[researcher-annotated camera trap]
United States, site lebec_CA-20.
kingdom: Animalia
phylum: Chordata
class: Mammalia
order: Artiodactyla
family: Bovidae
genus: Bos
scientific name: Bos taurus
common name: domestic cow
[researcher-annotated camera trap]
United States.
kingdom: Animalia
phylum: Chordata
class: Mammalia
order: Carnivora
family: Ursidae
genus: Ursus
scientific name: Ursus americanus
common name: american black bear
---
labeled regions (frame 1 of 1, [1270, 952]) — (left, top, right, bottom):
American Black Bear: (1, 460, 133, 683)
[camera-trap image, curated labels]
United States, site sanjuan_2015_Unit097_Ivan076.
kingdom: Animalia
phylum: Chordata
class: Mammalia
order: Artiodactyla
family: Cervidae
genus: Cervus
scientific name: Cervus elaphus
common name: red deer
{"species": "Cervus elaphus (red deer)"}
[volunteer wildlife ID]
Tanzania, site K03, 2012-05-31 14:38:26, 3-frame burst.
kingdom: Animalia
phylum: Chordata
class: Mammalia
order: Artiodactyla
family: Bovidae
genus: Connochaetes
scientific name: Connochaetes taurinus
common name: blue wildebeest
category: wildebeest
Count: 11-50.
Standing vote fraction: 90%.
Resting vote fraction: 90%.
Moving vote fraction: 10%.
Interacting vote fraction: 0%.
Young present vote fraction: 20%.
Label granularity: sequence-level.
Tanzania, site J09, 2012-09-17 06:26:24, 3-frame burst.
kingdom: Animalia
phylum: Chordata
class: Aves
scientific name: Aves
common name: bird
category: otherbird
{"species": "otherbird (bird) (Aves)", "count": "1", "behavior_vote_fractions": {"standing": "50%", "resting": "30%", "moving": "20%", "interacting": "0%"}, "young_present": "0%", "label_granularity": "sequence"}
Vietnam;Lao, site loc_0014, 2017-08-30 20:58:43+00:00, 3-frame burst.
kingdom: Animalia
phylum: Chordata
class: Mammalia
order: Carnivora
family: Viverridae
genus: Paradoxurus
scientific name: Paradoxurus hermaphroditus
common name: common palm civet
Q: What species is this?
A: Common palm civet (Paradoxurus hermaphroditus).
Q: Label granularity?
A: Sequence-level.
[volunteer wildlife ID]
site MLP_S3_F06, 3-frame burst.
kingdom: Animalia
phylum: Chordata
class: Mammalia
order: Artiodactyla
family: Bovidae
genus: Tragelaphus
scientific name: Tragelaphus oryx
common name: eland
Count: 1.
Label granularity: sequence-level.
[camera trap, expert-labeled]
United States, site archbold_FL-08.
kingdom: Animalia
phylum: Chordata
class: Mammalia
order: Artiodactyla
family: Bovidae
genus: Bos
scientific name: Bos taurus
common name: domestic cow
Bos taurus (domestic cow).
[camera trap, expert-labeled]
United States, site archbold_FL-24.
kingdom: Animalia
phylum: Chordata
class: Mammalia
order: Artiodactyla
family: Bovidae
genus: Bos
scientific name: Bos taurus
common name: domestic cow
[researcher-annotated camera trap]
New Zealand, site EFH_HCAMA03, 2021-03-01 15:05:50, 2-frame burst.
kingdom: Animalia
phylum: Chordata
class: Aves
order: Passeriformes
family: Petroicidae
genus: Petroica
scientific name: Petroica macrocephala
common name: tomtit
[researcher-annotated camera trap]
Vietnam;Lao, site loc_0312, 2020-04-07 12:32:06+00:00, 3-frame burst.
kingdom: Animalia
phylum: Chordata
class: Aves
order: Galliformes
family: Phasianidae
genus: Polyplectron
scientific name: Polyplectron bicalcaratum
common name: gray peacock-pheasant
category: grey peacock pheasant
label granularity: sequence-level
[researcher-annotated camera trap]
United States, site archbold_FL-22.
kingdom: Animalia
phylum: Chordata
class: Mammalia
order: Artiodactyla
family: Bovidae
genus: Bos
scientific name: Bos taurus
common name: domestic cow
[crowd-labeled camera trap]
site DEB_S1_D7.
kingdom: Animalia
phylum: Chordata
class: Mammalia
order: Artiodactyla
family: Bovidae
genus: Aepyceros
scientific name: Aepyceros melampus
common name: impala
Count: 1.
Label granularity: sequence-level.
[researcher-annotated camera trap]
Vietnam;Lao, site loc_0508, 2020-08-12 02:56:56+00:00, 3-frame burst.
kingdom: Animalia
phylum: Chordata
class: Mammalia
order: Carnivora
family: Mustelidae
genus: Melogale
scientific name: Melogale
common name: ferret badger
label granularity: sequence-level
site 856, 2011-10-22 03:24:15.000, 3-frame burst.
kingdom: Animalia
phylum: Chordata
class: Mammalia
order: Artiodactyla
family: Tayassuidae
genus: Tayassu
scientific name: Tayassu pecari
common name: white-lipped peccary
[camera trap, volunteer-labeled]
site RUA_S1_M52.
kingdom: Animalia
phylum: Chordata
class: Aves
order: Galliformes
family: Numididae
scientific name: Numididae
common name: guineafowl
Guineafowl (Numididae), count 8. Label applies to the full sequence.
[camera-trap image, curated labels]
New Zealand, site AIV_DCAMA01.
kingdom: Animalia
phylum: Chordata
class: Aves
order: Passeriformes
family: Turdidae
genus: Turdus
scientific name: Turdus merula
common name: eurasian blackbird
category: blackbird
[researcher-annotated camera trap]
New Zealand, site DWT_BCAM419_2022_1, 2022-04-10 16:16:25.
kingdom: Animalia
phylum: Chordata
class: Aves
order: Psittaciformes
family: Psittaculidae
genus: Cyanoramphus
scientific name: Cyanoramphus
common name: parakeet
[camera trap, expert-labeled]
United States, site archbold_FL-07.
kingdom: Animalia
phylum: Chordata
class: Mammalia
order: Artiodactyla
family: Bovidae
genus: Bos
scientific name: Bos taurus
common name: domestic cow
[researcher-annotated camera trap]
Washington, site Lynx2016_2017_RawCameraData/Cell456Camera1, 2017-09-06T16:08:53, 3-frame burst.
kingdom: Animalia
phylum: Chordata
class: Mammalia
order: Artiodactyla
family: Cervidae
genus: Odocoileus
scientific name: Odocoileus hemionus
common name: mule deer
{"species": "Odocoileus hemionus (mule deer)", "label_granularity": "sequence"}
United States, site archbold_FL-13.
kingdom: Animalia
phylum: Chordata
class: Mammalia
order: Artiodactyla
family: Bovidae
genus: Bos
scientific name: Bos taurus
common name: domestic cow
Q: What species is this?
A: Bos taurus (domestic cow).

**EXERCISE DESCRIPTION**:
All lines that hold the word "Tanzania" should be copied from the data.

**YOUR RESPONSE**:
Tanzania, site K03, 2012-05-31 14:38:26, 3-frame burst.
Tanzania, site J09, 2012-09-17 06:26:24, 3-frame burst.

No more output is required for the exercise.